According to a new report from the Milken Institute, the state’s legendary status as the go-to destination for film and television production is rapidly slipping.

The think tank’s latest publication, titled “A Hollywood Reset: Restoring Stability in the California Entertainment Industry”, delivers a sobering message: California’s production environment is becoming too burdensome and expensive, and if changes aren’t made soon, the decline could become irreversible.

The report zeroes in on how outdated permitting processes, excessive fees, and a rigid tax credit system are driving productions—and jobs—out of state.
It also takes a broader view, highlighting the economic and structural issues that are making California increasingly unattractive to producers and studios.
Permitting Costs: A Barrier to Filming in L.A.
One of the main criticisms from the Milken Institute report is Los Angeles’ costly and complicated permitting process. For context, L.A.’s permit application fee stands at a whopping $3,724. Compare that to New York’s $1,000, London’s $540, and Atlanta’s $400, and it’s easy to see why productions might look elsewhere.

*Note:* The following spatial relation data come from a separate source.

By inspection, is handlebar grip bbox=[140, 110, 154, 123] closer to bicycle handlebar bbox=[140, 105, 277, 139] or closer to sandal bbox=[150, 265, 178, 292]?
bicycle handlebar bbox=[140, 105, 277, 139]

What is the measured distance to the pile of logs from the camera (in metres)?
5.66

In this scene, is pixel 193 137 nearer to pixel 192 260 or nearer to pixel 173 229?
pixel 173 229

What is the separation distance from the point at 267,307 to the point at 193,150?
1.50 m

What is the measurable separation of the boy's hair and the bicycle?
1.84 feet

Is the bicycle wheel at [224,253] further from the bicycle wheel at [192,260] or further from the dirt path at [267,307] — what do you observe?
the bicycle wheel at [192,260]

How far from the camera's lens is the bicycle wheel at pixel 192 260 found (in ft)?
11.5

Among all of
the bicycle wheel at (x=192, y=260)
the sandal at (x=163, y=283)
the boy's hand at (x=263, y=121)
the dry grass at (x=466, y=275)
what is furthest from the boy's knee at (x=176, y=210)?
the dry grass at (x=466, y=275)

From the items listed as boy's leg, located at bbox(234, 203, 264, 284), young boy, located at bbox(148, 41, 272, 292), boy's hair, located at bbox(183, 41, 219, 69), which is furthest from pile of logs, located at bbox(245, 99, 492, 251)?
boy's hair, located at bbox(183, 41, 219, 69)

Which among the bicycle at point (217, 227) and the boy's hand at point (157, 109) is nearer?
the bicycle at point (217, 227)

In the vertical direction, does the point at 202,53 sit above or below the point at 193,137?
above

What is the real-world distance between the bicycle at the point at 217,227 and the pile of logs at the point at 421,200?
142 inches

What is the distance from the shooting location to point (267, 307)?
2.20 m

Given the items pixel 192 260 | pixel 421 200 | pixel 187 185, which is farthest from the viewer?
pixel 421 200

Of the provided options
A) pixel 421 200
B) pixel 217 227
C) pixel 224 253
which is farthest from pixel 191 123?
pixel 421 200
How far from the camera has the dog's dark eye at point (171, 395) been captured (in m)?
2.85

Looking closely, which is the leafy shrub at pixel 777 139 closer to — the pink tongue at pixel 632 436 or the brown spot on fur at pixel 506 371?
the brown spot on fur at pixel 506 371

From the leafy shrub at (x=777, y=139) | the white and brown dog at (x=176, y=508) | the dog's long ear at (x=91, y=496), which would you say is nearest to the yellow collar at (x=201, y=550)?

But it doesn’t stop at the application fee. L.A. tacks on additional charges for everything from drone usage to street closures. These fees stack up quickly, creating a serious financial burden for producers. And unlike its counterparts in New York or London, FilmLA—the independent nonprofit that handles permits in L.A.—isn’t government-funded. This means there’s no public subsidy to help ease costs for productions.
The Milken Institute calls this structure outdated and inefficient. They suggest that local governments start subsidizing FilmLA to reduce fees and attract more shoots to the city.
A Film Credit Program That’s Falling Behind
Another major red flag raised in the report is California’s film and television tax credit program.
Despite being a key incentive for keeping productions in-state, the current system is far from user-friendly.

It has a narrow, three-day annual application window, and it places a heavy burden on applicants to analyze and prove how their projects will create jobs.
The Milken Institute argues that this system is still tailored to an old-school network television model.
Today’s media landscape is far more diverse and fast-paced, and California’s credit program needs to reflect that.
The report suggests switching to a rolling application system and eliminating the job impact analysis requirement to make it easier for production companies to access support.
The Bigger Picture: Economic Pressures and Global Competition
Beyond California’s self-imposed hurdles, the Milken Institute points to several larger forces accelerating the industry’s decline in the state:
- High Cost of Living: The average home price in L.A. now exceeds that of New York, making the city unaffordable for many industry workers.
- Strong U.S. Dollar: A robust dollar incentivizes offshoring, allowing studios to stretch their budgets further in countries like Canada, the U.K., and Australia.
- Nationalized Healthcare Abroad: Countries with public healthcare systems offer another financial edge, as studios don’t have to contribute as heavily to employee benefits.
All of these factors contribute to a trend known as “runaway production”—where U.S.-based projects are filmed outside of California or even overseas to save money.